─── Data in this exercise

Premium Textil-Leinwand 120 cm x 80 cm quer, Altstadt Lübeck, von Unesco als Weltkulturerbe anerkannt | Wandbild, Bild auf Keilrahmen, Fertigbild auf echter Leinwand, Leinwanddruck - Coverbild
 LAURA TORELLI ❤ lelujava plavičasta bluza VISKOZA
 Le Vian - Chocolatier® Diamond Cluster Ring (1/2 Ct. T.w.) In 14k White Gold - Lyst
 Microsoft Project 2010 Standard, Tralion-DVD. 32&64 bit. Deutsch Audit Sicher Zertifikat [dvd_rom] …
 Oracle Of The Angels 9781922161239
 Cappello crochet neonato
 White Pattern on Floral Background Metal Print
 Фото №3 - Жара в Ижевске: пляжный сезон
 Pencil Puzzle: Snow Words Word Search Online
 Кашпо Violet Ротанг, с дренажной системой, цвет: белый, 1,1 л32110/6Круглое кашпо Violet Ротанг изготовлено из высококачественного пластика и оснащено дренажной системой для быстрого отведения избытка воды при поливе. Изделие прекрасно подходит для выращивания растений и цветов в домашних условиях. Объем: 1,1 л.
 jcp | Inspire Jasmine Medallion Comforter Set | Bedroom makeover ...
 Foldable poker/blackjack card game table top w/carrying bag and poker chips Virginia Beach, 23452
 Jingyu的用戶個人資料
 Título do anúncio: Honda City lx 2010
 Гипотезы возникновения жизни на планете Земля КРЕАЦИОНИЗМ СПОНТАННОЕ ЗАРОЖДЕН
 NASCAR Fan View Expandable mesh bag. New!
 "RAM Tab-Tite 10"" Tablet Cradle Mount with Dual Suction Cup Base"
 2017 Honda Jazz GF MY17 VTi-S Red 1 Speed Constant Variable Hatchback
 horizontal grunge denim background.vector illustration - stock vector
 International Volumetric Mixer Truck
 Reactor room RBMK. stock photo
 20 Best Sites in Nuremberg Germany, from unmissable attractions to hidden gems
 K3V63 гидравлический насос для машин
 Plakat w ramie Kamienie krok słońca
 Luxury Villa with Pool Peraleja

──────

What to do:
Tell how many lines of the entries above include "White". The answer should be the number and nothing more.

Answer box:
2